The canonical guidance for working in this repository — development environment, build/test commands, the architecture deep-dive, testing notes, the CI pipeline, and commit-message conventions — lives in AGENTS.md at the repo root. It is written for both human contributors and AI coding assistants. This page covers the one thing most contributors hit first: building without Nix.

Developing without Nix

Contributors who don’t use Nix can build and test the workspace directly once the system packages are installed. Two repo helpers automate this:

  • .claude/hooks/session-start.sh installs the build + runtime packages, ensures the rustfmt/clippy rustup components, and warms the crate cache. It is gated on $CLAUDE_CODE_REMOTE, so it only runs in the Claude Code cloud env; on another machine, run the apt/dnf/pacman command for your distro instead.
  • scripts/dev-container.sh drops you into a Fedora 42 shell (matching the Dockerfile/CI) with your working tree bind-mounted, for building waydriver-fixture-gtk and running the native e2e suite.

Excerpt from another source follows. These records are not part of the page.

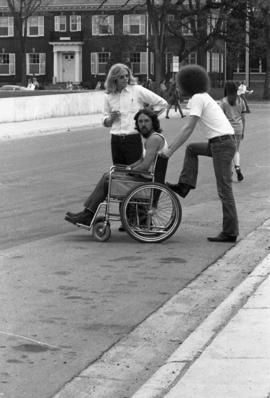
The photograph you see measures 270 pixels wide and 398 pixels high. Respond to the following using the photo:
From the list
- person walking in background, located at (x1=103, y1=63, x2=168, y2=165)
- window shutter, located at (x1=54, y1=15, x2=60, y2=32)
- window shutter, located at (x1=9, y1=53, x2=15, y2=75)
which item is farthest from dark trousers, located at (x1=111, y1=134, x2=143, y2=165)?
window shutter, located at (x1=9, y1=53, x2=15, y2=75)

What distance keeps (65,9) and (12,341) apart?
7102 cm

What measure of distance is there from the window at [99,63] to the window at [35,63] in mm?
4316

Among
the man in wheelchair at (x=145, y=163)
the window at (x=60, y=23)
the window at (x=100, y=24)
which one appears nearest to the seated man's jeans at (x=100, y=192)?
the man in wheelchair at (x=145, y=163)

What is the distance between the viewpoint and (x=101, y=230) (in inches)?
356

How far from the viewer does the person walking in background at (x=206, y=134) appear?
28.4 ft

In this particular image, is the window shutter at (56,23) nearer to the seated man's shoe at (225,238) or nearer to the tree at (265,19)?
the tree at (265,19)

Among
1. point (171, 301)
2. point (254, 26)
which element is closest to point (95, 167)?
point (171, 301)

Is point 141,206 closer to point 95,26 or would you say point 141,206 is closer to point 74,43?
point 74,43

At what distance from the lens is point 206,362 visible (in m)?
4.93

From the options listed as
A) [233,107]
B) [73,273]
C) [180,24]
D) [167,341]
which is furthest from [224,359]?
[180,24]

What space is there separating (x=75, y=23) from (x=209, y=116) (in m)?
67.7

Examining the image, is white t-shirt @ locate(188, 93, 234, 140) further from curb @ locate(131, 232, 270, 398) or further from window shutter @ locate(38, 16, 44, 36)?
window shutter @ locate(38, 16, 44, 36)

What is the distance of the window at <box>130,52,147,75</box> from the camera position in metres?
73.0

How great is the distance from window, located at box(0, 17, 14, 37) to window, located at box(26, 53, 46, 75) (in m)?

These need libadwaita ≥ 1.6, so they can’t build on Ubuntu 24.04 (which ships 1.5).

On a non-Nix host, build and test the rest of the workspace with --exclude waydriver-fixture-gtk, and set GST_PLUGIN_PATH, XDG_DATA_DIRS, and the at-spi2-core/libexec path yourself when running the raw binary (the nix run .#mcp wrapper that injects these is Nix-only). See AGENTS.md for details.